Streamers and content creators typically rely on subscriptions, Patreon donations, or affiliate money from Twitch or YouTube to keep the lights on. But for those who had a more traditional, brick-and-motor business before the pandemic, it might be tough keep providing their customers, students, or clients the same content or lessons while still getting paid. Facebook is rolling out a new feature that could help with that: paid access to live streams.
Spotted by The Verge, the announcement was buried in a larger reveal that included details on Facebook Messenger Rooms, an expansion of WhatsApp group calls, and several new live video features for Facebook, Instagram, and Portal. This option will only be available on Pages, but Facebook says it’s adding the feature as a way to “support creators and small businesses.” This is potentially good news for yoga, art, fitness, and a plethora of other kinds of instructors, musicians and other creatives who have seen their business dry up due to the covid-19 pandemic. (A remote class or show might not be the same as an in-person event, but if Dropkick Murphys can put on a great livestreamed event, others can too.)

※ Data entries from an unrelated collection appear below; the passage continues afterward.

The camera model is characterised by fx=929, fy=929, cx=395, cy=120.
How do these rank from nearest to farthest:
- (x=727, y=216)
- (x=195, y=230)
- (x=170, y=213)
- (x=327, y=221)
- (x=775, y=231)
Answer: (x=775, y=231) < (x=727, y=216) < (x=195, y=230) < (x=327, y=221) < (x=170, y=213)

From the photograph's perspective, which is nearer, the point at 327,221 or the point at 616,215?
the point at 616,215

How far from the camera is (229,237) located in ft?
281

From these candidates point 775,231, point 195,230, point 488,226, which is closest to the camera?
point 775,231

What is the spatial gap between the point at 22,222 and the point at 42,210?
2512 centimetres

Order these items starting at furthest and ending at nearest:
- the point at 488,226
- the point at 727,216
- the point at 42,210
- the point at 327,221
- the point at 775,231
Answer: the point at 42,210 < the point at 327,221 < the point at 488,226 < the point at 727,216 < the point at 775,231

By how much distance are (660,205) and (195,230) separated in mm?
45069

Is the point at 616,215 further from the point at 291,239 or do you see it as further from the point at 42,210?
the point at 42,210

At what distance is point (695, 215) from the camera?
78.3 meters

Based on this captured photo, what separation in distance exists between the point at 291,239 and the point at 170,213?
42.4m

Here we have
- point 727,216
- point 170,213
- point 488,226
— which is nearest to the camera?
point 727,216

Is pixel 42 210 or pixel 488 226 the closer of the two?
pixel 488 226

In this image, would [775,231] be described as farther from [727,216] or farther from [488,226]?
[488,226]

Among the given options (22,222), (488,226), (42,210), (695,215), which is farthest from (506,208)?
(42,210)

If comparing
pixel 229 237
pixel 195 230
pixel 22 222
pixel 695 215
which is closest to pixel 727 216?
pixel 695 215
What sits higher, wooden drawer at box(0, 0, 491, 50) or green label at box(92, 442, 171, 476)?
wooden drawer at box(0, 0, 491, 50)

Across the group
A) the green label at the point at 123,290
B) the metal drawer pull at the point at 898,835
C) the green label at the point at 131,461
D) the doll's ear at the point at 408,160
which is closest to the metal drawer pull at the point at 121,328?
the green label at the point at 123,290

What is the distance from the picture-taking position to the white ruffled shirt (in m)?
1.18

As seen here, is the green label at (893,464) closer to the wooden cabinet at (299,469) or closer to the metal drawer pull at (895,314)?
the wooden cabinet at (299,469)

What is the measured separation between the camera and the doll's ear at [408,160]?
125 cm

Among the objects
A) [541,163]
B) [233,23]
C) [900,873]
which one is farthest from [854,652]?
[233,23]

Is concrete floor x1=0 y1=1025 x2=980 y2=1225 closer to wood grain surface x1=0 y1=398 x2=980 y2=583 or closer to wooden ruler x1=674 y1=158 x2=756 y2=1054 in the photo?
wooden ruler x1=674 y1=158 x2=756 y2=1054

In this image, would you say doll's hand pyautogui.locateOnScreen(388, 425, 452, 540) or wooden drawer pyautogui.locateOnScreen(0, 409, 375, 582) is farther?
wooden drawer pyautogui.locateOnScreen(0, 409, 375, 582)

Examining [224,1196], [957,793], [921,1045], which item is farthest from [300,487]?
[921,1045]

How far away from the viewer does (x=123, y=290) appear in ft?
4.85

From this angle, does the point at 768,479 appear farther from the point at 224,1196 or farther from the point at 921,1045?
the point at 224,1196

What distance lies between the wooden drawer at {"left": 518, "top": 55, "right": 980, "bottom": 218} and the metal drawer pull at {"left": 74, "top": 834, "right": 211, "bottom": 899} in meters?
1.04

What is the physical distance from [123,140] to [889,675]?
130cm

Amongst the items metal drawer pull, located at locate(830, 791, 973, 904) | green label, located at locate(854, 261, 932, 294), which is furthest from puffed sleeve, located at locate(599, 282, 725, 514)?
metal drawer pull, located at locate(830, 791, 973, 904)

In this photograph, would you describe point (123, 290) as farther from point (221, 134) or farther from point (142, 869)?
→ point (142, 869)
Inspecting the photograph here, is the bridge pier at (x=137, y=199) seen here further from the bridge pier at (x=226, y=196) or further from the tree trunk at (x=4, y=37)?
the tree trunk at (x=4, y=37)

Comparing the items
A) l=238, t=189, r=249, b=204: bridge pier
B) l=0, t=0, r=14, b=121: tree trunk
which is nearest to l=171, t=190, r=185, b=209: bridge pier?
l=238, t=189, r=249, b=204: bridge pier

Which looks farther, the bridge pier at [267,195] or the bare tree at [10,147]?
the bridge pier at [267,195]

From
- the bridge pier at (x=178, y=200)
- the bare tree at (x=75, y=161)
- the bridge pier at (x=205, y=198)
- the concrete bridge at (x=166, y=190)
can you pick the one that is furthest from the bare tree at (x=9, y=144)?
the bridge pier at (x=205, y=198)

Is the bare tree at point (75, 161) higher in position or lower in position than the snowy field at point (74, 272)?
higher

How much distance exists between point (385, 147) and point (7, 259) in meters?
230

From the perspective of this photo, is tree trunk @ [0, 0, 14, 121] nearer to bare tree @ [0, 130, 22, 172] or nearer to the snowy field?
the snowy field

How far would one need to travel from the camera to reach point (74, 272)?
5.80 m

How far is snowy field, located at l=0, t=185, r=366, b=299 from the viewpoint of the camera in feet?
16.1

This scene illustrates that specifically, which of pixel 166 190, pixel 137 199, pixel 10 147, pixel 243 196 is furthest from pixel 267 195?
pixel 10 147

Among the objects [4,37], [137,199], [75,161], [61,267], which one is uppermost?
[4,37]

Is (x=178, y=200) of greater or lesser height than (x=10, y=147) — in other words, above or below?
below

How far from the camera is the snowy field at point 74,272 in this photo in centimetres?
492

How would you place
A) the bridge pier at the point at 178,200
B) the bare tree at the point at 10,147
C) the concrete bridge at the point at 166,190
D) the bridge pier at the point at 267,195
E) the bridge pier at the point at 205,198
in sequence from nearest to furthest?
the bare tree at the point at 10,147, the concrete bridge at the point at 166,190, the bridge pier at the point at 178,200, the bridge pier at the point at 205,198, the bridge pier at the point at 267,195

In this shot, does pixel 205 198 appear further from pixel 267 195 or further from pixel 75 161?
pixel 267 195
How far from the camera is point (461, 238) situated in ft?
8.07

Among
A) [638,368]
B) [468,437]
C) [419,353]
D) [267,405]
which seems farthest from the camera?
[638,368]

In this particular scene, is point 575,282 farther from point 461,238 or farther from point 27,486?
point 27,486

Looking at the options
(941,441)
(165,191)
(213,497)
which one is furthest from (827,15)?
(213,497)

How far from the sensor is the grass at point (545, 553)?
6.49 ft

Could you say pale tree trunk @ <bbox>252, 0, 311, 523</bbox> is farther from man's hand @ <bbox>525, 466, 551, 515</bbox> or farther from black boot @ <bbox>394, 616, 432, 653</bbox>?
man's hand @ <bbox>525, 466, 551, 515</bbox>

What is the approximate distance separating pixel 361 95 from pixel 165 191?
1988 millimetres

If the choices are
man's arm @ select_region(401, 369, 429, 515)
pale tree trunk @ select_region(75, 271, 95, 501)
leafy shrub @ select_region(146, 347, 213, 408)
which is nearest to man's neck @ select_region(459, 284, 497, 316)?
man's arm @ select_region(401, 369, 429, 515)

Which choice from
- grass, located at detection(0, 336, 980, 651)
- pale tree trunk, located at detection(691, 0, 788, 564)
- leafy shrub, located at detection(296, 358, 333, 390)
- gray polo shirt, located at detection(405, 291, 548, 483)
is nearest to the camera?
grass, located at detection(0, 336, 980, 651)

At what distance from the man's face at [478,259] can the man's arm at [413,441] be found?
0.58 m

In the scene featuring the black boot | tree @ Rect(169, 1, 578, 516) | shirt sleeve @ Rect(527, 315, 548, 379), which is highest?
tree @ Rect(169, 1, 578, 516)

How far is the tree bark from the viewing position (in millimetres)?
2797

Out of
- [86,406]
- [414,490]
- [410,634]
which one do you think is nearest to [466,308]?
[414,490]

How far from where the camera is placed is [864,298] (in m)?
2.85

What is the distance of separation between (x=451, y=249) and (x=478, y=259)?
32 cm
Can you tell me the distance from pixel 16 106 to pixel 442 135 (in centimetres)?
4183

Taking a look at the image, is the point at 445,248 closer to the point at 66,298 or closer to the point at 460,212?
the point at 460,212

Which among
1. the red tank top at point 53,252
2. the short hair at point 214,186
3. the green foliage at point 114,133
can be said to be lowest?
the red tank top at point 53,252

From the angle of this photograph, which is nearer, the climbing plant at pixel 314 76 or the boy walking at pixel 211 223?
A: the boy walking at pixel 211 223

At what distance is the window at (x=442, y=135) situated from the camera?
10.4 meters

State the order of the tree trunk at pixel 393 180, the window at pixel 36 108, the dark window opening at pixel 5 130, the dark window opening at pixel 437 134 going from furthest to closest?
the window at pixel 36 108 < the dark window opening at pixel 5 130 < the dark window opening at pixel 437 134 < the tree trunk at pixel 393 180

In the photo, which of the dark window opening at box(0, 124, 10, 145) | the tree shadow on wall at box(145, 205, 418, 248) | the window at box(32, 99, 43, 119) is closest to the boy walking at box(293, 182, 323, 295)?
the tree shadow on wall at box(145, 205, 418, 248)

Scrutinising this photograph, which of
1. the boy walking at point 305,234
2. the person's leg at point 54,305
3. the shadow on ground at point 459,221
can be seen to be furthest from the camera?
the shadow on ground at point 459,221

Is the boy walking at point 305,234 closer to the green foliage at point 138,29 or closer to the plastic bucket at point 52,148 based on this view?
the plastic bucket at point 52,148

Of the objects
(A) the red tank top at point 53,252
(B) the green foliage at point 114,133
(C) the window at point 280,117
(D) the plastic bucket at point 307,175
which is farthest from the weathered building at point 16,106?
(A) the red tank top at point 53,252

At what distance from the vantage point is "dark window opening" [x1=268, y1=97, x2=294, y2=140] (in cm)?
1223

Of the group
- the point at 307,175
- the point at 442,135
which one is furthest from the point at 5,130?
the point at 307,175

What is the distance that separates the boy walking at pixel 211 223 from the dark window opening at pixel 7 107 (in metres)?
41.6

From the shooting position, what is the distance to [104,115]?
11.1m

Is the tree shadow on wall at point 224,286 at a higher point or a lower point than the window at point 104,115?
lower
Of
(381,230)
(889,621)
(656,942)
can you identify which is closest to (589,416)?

Facebook event creators will be able to mark events as online-only and integrate Facebook Live so they can broadcast to guests, whether they choose to make a virtual event paid or not. One new video feature that could integrate well with paid virtual events is Live With, which allows you to add another person to your live video. (Personally, I’d like to see this expanded to include more people instead of Messenger Rooms.) Facebook did not specifically say that Live With would integrate with paid streams, but it would make sense if it did since paid streams would have to be hosted on Facebook Live.
Facebook didn’t offer more details on the paid livestream feature, though, and there’s no set date for when this feature will make its debut on Facebook. There’s also no information regarding any possible limitations for paid events other than they will be available to Pages only, not personal profiles. (That could change, though.)
Facebook didn’t say if a similar feature is in the works over on Instagram, but creators on that platform could also benefit from charging for access to livestreams. Currently, Facebook has only announced two new additions to its photo-sharing platform: watching and commenting on live videos from a computer and saving your live videos to IGTV. As people scramble to find ways to supplement their incomes while nonessential businesses are closed, these features could be beneficial.